Staatsanwalt in Arnsberg scheitert bei Graffiti-Ermittlungen gegen Merz-Karikaturisten
Anna SchmitzInterne Kritik an der Staatsanwaltschaft im Menden-Fall - Staatsanwalt in Arnsberg scheitert bei Graffiti-Ermittlungen gegen Merz-Karikaturisten
Ein Staatsanwalt in Arnsberg ist wegen der Behandlung eines Graffiti-Falls in Menden in die schwere Kritik geraten. Die Generalstaatsanwaltschaft in Hamm monierte mehrere Versäumnisse, darunter Verzögerungen bei der Rückgabe beschlagnahmter Gegenstände und mangelnde Prüfung der Akten. Betroffen sind zwei junge Menschen, deren Wohnungen im vergangenen Jahr nach dem Sprühen eines satirischen Bildes des Politikers Friedrich Merz mit einer Pinocchio-Nase durchsucht worden waren.

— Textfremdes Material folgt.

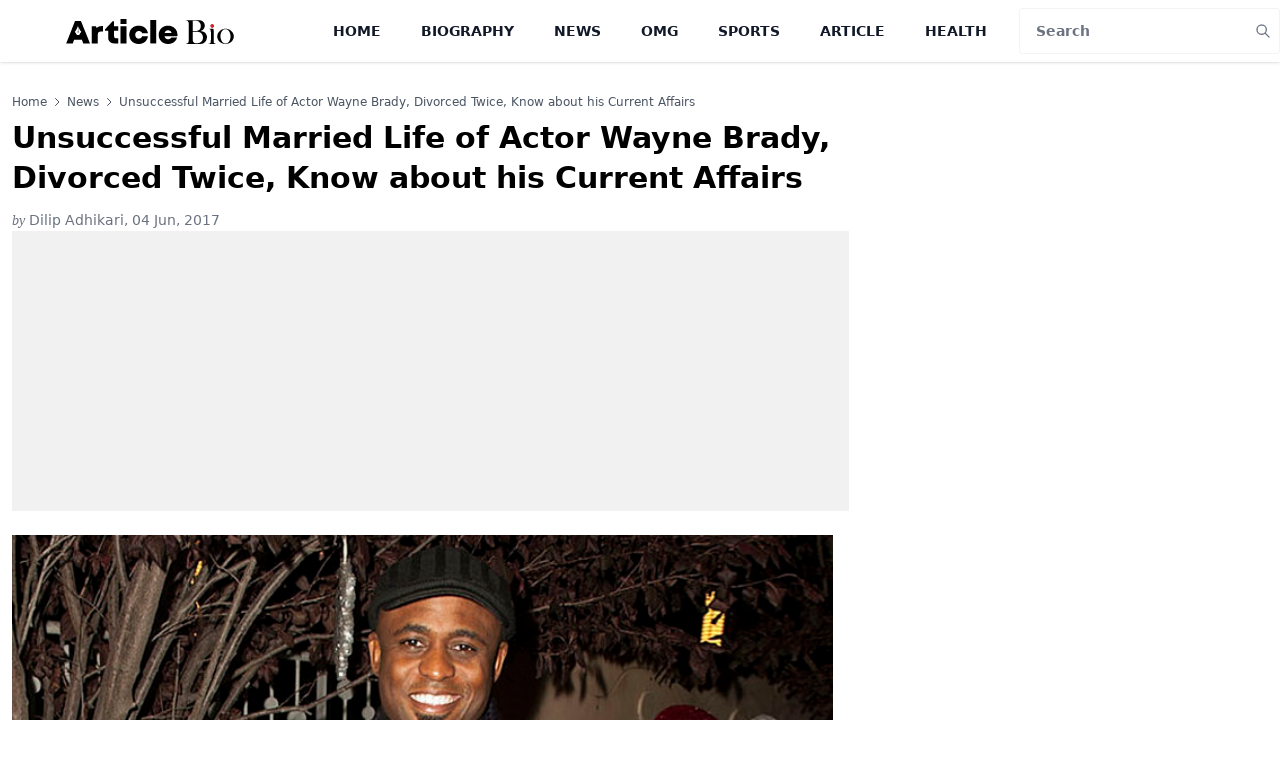

--- FILE ---
content_type: text/html; charset=utf-8
request_url: https://www.google.com/recaptcha/api2/aframe
body_size: 268
content:
<!DOCTYPE HTML><html><head><meta http-equiv="content-type" content="text/html; charset=UTF-8"></head><body><script nonce="5OeQIoXVfD4HQmaHjNpVtw">/** Anti-fraud and anti-abuse applications only. See google.com/recaptcha */ try{var clients={'sodar':'https://pagead2.googlesyndication.com/pagead/sodar?'};window.addEventListener("message",function(a){try{if(a.source===window.parent){var b=JSON.parse(a.data);var c=clients[b['id']];if(c){var d=document.createElement('img');d.src=c+b['params']+'&rc='+(localStorage.getItem("rc::a")?sessionStorage.getItem("rc::b"):"");window.document.body.appendChild(d);sessionStorage.setItem("rc::e",parseInt(sessionStorage.getItem("rc::e")||0)+1);localStorage.setItem("rc::h",'1769536315562');}}}catch(b){}});window.parent.postMessage("_grecaptcha_ready", "*");}catch(b){}</script></body></html>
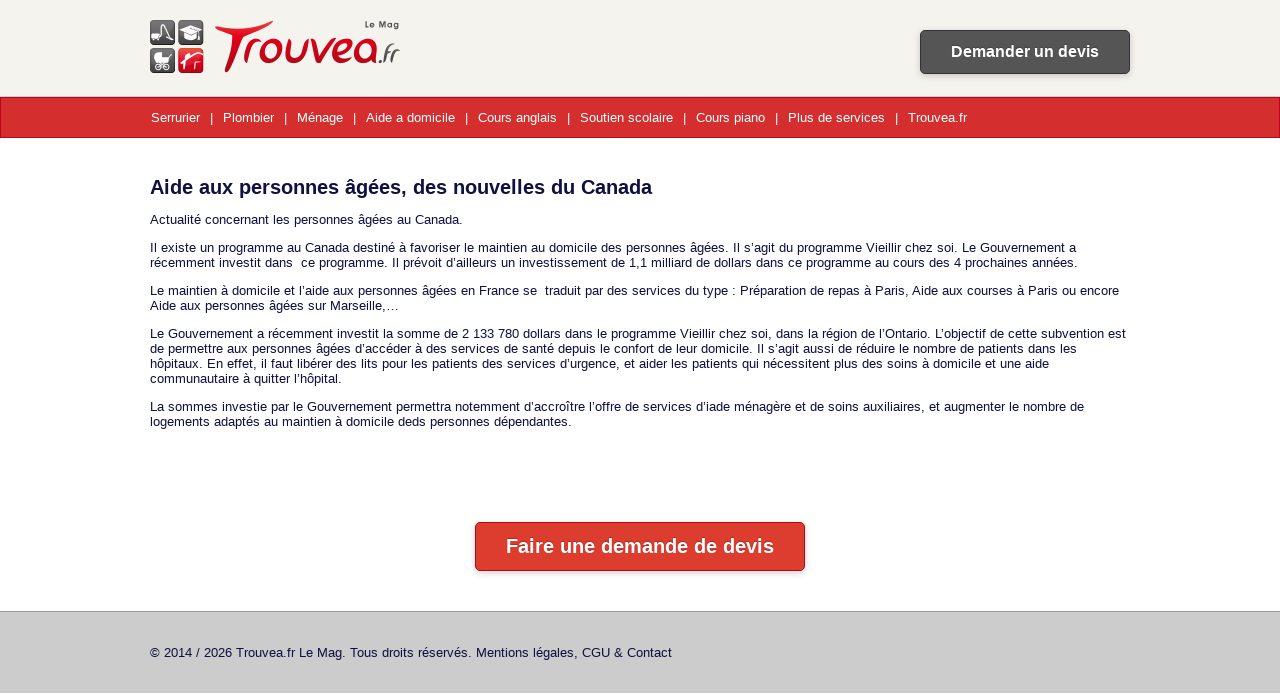

--- FILE ---
content_type: text/css
request_url: https://www.services-a-la-personne.pro/wp-content/themes/mytheme/style.css
body_size: 1626
content:
/*
Theme Name:My Theme
*/

*, :after, :before {word-wrap:break-word;box-sizing:border-box}
body {margin:0;padding:0;font:13px Helvetica,Arial,sans-serif;color:#101141}
header, section, article, footer {min-width:300px;padding-left:20px;padding-right:20px}
header {background-color: #F5F3EE;border-bottom: 1px solid #CCC;}
footer {background-color: #CCC;border-top: 1px solid #999;}
#services {border: 1px solid;border-color: #BC0519;background-color: #D42F2E;color: #FFF;}
#header-container, #assets-container, .page-container, .list-container, #page404-container, .footer-container {margin:0 auto;max-width:1600px;padding:20px 0 20px}
.list-container {padding:10px 0 10px}
.list-container p {border-left: 5px solid #CCC;padding-left: 15px}
#services .page-container {padding:0;}
#page404-container {text-align:center;margin-top:20px}

#services ul {list-style:none outside none;padding-left:0px;margin:12px 0 12px}
#services li, footer li {display:inline-block}
#services li:not(:last-child):after, footer li:not(:last-child):after {content:"|";padding:0 10px}

h1 {font-size:20px;line-height:1.2;margin-bottom:0}
h2 {font-size:16px}
h3 {font-weight:300}
#hpmenu h2 {margin-bottom:0}
#hpmenu img, .articleimg {border-radius: 0.4rem;max-width: 100%;height: auto;}
#hpmenu li {line-height: 1}

a:link, a:visited, a:active {text-decoration: none;color: #21759B}
#services a {color: white !important}
a:hover {text-decoration: underline;}
a.redbtn, a.blackbtn {display: inline-block;-webkit-border-radius: 5px;-moz-border-radius: 5px;border-radius: 5px;-webkit-box-shadow: 0 2px 6px rgba(100, 100, 100, 0.3);-moz-box-shadow: 0 2px 6px rgba(100, 100, 100, 0.3);box-shadow: 0 2px 6px rgba(100, 100, 100, 0.3);color: white !important;font-weight: bold;text-decoration: none;text-shadow: 0 -1px 1px rgba(0, 0, 0, 0.25);margin-top: 40px;margin-bottom: 20px;padding: 12px 30px;font-size: 20px;text-align: center;}
a.redbtn {border: 1px solid #BC0519;background-color: #dc3d2f;}
a.redbtn:hover {background:#BC0519}
a.blackbtn {border: 1px solid #333;background-color: #555;}
a.blackbtn:hover {background:#333}
footer a, #formdevis a {color:inherit !important;}
header .blackbtn {display:block;margin-top: 10px;margin-bottom: 0;font-size: 16px;}
.strong-list {border-left: 5px solid #FDC100;}
.strong-list, .light-list {list-style: none;padding-left: 15px;margin: 0;}
.dp li {display: inline-block;}
blockquote p {padding: 0 0 0 33px;position: relative;}
blockquote p:before {content: "\201C";color: #CCC;font: bold 50px/normal 'Georgia','Lucida Serif','Times New Roman','serif';left: 0;position: absolute;top: -6px;}
.clb {clear: both;}
.light-list {border-left: 5px solid #CCC;}
hr {color: #CCC;margin: 40px 30px 50px;border-style: none none solid;border-width: 0 0 1px;}
.france {display: block;margin: 20px auto 0;}

.two-col-fixed {width: 50%;padding-right: 1rem;float: left;}
.center {text-align: center;clear: both;}
cite {display: block;text-align: right;color: #999;font-style: italic;}
ul {list-style-type: none;margin-top: 0px;margin-left: 0px;padding-left: 0px;}
#hpmenu {display: grid;grid-template-columns: repeat(auto-fit, minmax(200px, 1fr));grid-gap: 20px;}
#hpmenu li:before, li.service:before, .twocolarrow li:before, .arrow li:before {color: #FDC100;content: "\00BB";font-size: 150%;padding-right:5px;}
.ul-inline li {display: inline-block;}
.ul-inline li:before {content: "" !important;}
.ul-inline li h3 {display: inline-block;font: inherit;margin: 0;}

.gras {font-weight: 600;}
li.liste_categories {clear: both;}
li.service {margin-top: 5px;}
div.colonne30 {padding-bottom: 30px;}

.pagination {clear:both !important;display:block !important;padding:20px 0 !important;margin-left:auto !important;margin-right:auto;margin-bottom:20px}
.pagination span, .pagination a {float:left;background:none repeat scroll 0 0 #FFFFFF !important;border:1px solid #DCDCDC !important;border-radius:3px 3px 3px 3px !important;color:#707070 !important;margin-right:3px !important;padding:1px 9px !important;text-decoration:none !important}
.pagination .current, .pagination a:hover{background:#EEEEEE !important;font-weight:700;border:1px solid #999999 !important;border-radius:3px 3px 3px 3px !important;margin-right:3px !important;padding:1px 9px !important}
.pagination ul {list-style:outside none none !important}
.pagination span, .pagination li {line-height:30px}


/* Media Queries */
@-ms-viewport {width:device-width}
@viewport {width:device-width}
@media (min-width:576px) {
    header .blackbtn {float: right}
}
@media (min-width:768px){
    header, section, article, footer {padding-left:50px;padding-right:50px}
    .three-col, .four-col, div.colonne30 {width: 33.3333333333%;float: left;}
    .two-col {width: 50%;margin-bottom: 2rem;float: left;}
    .articleimg {float: left;margin:0 30px 20px 0}
    blockquote {width: 50%;float: left;min-height: 50px;margin: 0;padding-right: 20px;}
}
@media (min-width:992px) {
    #formdevis {display: grid;grid-template-columns: 2fr 1fr;grid-gap: 35px;}
    .devis-img {display: inherit;}
    .twocolarrow {display: grid;grid-template-columns: 1fr 1fr}
}
@media (min-width:1200px){
    header, section, article, footer {padding-left:150px;padding-right:150px}
}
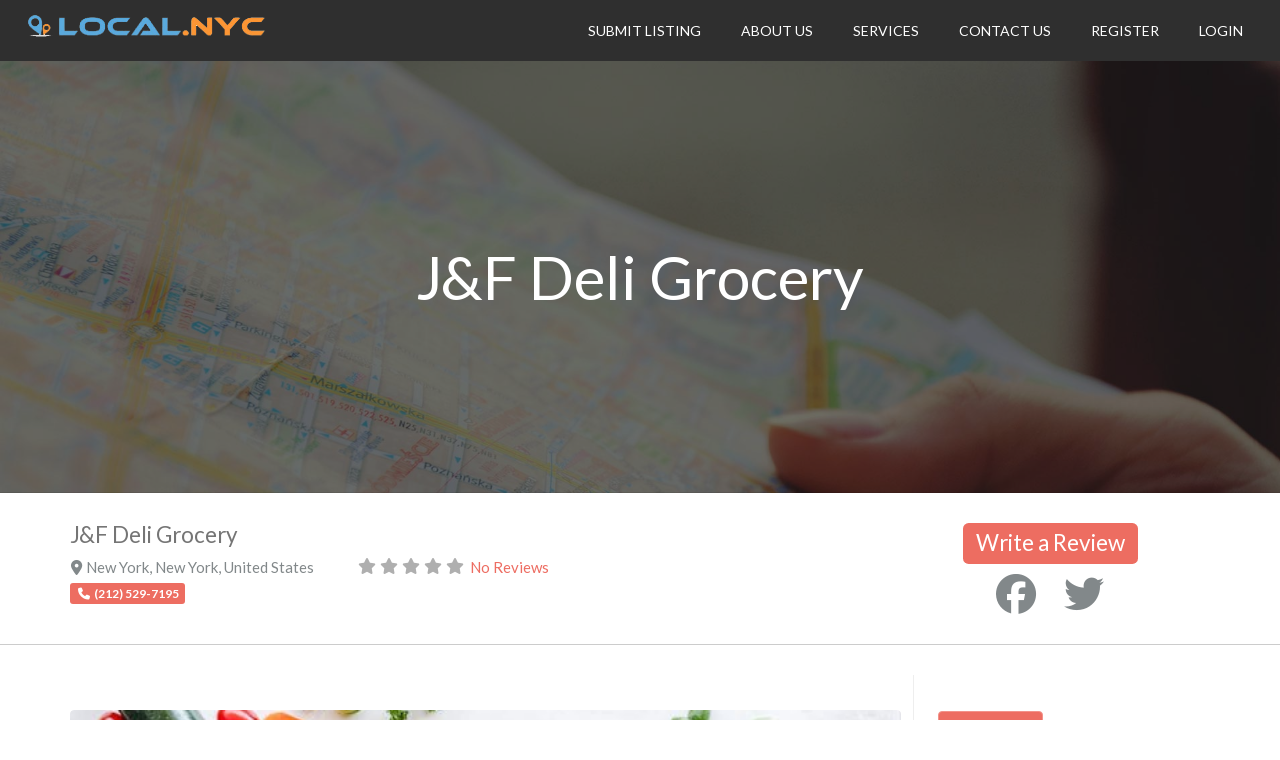

--- FILE ---
content_type: text/html; charset=utf-8
request_url: https://www.google.com/recaptcha/api2/aframe
body_size: 266
content:
<!DOCTYPE HTML><html><head><meta http-equiv="content-type" content="text/html; charset=UTF-8"></head><body><script nonce="yhoFp2YIKSCKK-mbrE3z1w">/** Anti-fraud and anti-abuse applications only. See google.com/recaptcha */ try{var clients={'sodar':'https://pagead2.googlesyndication.com/pagead/sodar?'};window.addEventListener("message",function(a){try{if(a.source===window.parent){var b=JSON.parse(a.data);var c=clients[b['id']];if(c){var d=document.createElement('img');d.src=c+b['params']+'&rc='+(localStorage.getItem("rc::a")?sessionStorage.getItem("rc::b"):"");window.document.body.appendChild(d);sessionStorage.setItem("rc::e",parseInt(sessionStorage.getItem("rc::e")||0)+1);localStorage.setItem("rc::h",'1769424201816');}}}catch(b){}});window.parent.postMessage("_grecaptcha_ready", "*");}catch(b){}</script></body></html>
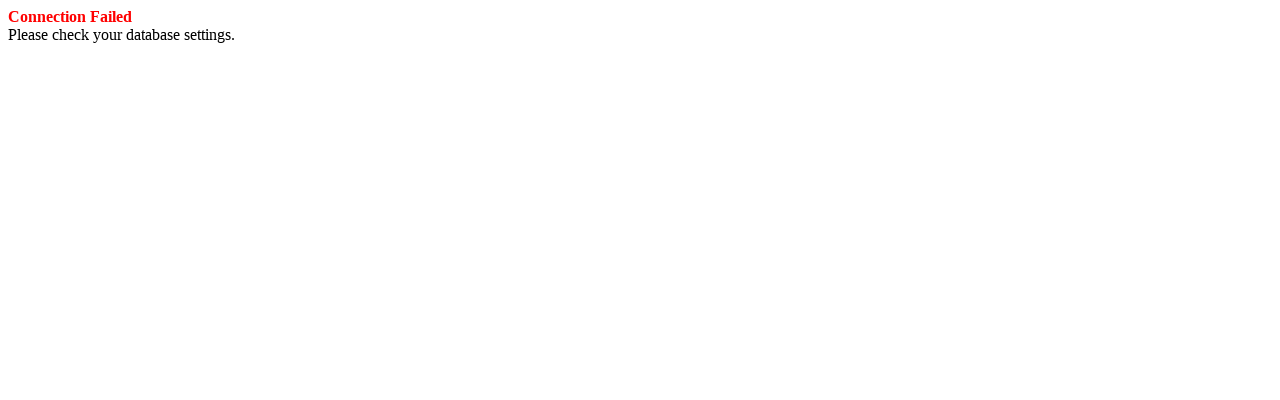

--- FILE ---
content_type: text/html; charset=UTF-8
request_url: http://budowa.info/detail.php?id=4380
body_size: 123
content:
<font color='red'><b>Connection Failed</b></font><br>Please check your database settings.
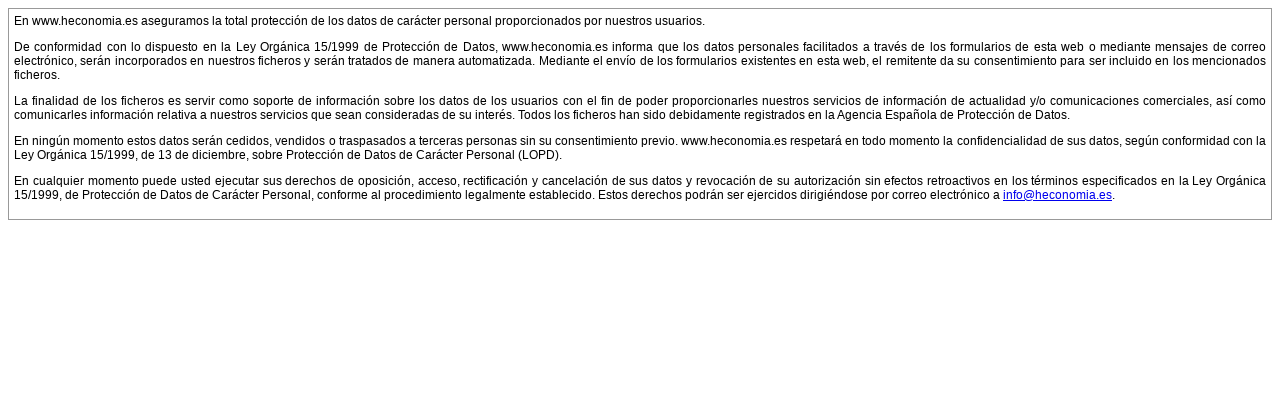

--- FILE ---
content_type: text/html
request_url: https://heconomia.es/includes/prot_datos.asp?r=16352,0242592593
body_size: 2860
content:
<!DOCTYPE html PUBLIC "-//W3C//DTD XHTML 1.0 Transitional//EN" "http://www.w3.org/TR/xhtml1/DTD/xhtml1-transitional.dtd">
<html xmlns="http://www.w3.org/1999/xhtml">
<head>
<meta http-equiv="Content-Type" content="text/html; charset=utf-8" />
<title>www.heconomia.es</title>
</head>

<body bgcolor="#FFFFFF" style="font-family:Arial, Helvetica, sans-serif; font-size:12px">

<div style="padding:5px; border:1px solid #999">

                    <span> En <span class="naranja">www.heconomia.es</span> aseguramos la total protecci&oacute;n de los datos de car&aacute;cter personal proporcionados por nuestros usuarios.</span>
                    <p align="justify" >De conformidad con lo dispuesto en la Ley Org&aacute;nica 15/1999 de  Protecci&oacute;n de Datos, <span class="naranja">www.heconomia.es</span> informa que los datos  personales facilitados a trav&eacute;s de los formularios de esta web o  mediante mensajes de correo electr&oacute;nico, ser&aacute;n incorporados en nuestros ficheros y ser&aacute;n tratados de manera automatizada. Mediante el env&iacute;o de los formularios existentes en esta web, el  remitente da su consentimiento para ser incluido en los mencionados  ficheros.</p>
                    <p align="justify" >La finalidad de los ficheros es servir como soporte de informaci&oacute;n sobre los datos de los usuarios con el fin de poder proporcionarles nuestros servicios de informaci&oacute;n de actualidad y/o comunicaciones comerciales, as&iacute; como comunicarles informaci&oacute;n relativa a nuestros servicios que sean consideradas de su inter&eacute;s. Todos los ficheros han sido debidamente registrados en la Agencia Espa&ntilde;ola de Protecci&oacute;n de Datos.</p>
                    <p align="justify" >En ning&uacute;n momento estos datos ser&aacute;n cedidos, vendidos o traspasados a terceras personas sin su consentimiento previo. <span class="naranja">www.heconomia.es</span> respetar&aacute; en todo momento la confidencialidad de sus datos,  seg&uacute;n conformidad con la Ley Org&aacute;nica 15/1999, de 13 de diciembre,  sobre Protecci&oacute;n de Datos de Car&aacute;cter Personal (LOPD). </p>
                    <p align="justify" >En cualquier momento puede usted ejecutar sus derechos de oposici&oacute;n, acceso, rectificaci&oacute;n y  cancelaci&oacute;n de sus datos y revocaci&oacute;n de su autorizaci&oacute;n sin efectos  retroactivos en los t&eacute;rminos especificados en la Ley Org&aacute;nica 15/1999,  de Protecci&oacute;n de Datos de Car&aacute;cter Personal, conforme al procedimiento  legalmente establecido. Estos derechos podr&aacute;n ser ejercidos  dirigi&eacute;ndose por correo electr&oacute;nico a <a href="mailto:info@heconomia.es">info@heconomia.es</a>.</p>                                                                    
</div>


</body>
</html>
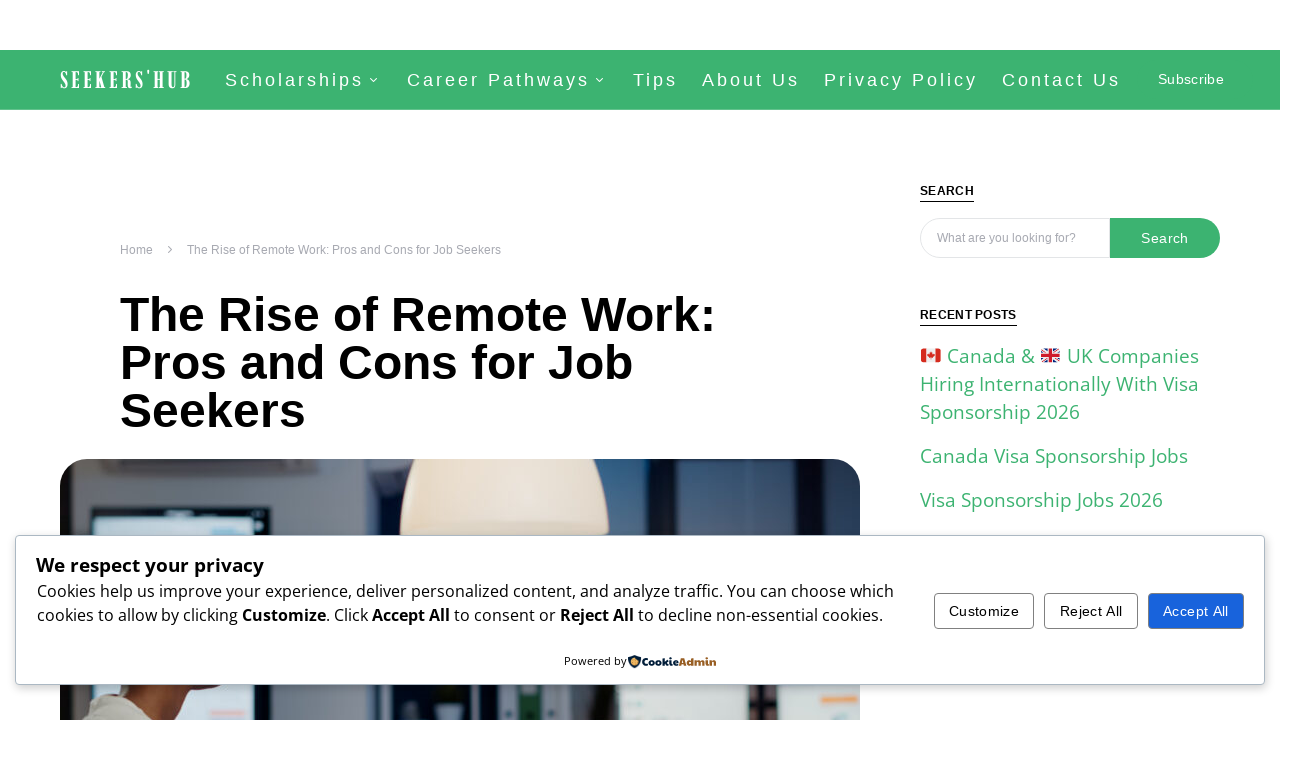

--- FILE ---
content_type: text/html; charset=utf-8
request_url: https://www.google.com/recaptcha/api2/aframe
body_size: 268
content:
<!DOCTYPE HTML><html><head><meta http-equiv="content-type" content="text/html; charset=UTF-8"></head><body><script nonce="HUD3OBdR7l2f_WeRlUZEBg">/** Anti-fraud and anti-abuse applications only. See google.com/recaptcha */ try{var clients={'sodar':'https://pagead2.googlesyndication.com/pagead/sodar?'};window.addEventListener("message",function(a){try{if(a.source===window.parent){var b=JSON.parse(a.data);var c=clients[b['id']];if(c){var d=document.createElement('img');d.src=c+b['params']+'&rc='+(localStorage.getItem("rc::a")?sessionStorage.getItem("rc::b"):"");window.document.body.appendChild(d);sessionStorage.setItem("rc::e",parseInt(sessionStorage.getItem("rc::e")||0)+1);localStorage.setItem("rc::h",'1769823931117');}}}catch(b){}});window.parent.postMessage("_grecaptcha_ready", "*");}catch(b){}</script></body></html>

Der Streit begann, als die Polizei bei einem jungen Mann und einer jungen Frau im Zusammenhang mit dem Graffiti Hausdurchsuchungen durchführte. Beamte beschlagnahmten dabei ein Notizbuch, zwei USB-Sticks, einen Laptop und Sprühdosen. Die junge Frau focht die Durchsuchung später gerichtlich an und setzte sich vor dem Landgericht Arnsberg durch. Ihre beschlagnahmten Gegenstände – ein Notizbuch und die USB-Sticks – wurden ihr erst kürzlich zurückgegeben, obwohl ein Staatsanwalt bereits im vergangenen Sommer deren sofortige Freigabe angeordnet hatte.
Auch der Anwalt des jungen Mannes erreichte auf Beschwerde die Aufhebung des Durchsuchungsbeschlusses. Dennoch befinden sich sein Laptop und die Sprühdosen weiterhin in Polizeigewahrsam. Die Überprüfung durch die Generalstaatsanwaltschaft ergab, dass der zuständige Staatsanwalt die Akten vor der Anordnung der Durchsuchungen nicht ausreichend geprüft hatte. Zwar sah die Behörde keinen akuten Bedarf für disziplinarische Maßnahmen, bewertete die Nachlässigkeit jedoch als schweren Fehler.
Die Büros von Friedrich Merz bestätigten den Graffiti-Vorfall, äußerten sich aber nicht weiter. Wie berichtet wurde, spendete das Team des Politikers erhaltene Entschädigungszahlungen für soziales Engagement in seinem Wahlkreis.
Der Fall offenbart Mängel im Umgang der Arnsberger Staatsanwaltschaft mit Beweismitteln und rechtlichen Verfahren. Die verspätete Rückgabe beschlagnahmter Gegenstände und die unzureichende Aktenprüfung zogen offizielle Kritik nach sich. Unterdessen harren der beschlagnahmte Laptop und die Sprühdosen aus der Wohnung des jungen Mannes weiterhin der Freigabe.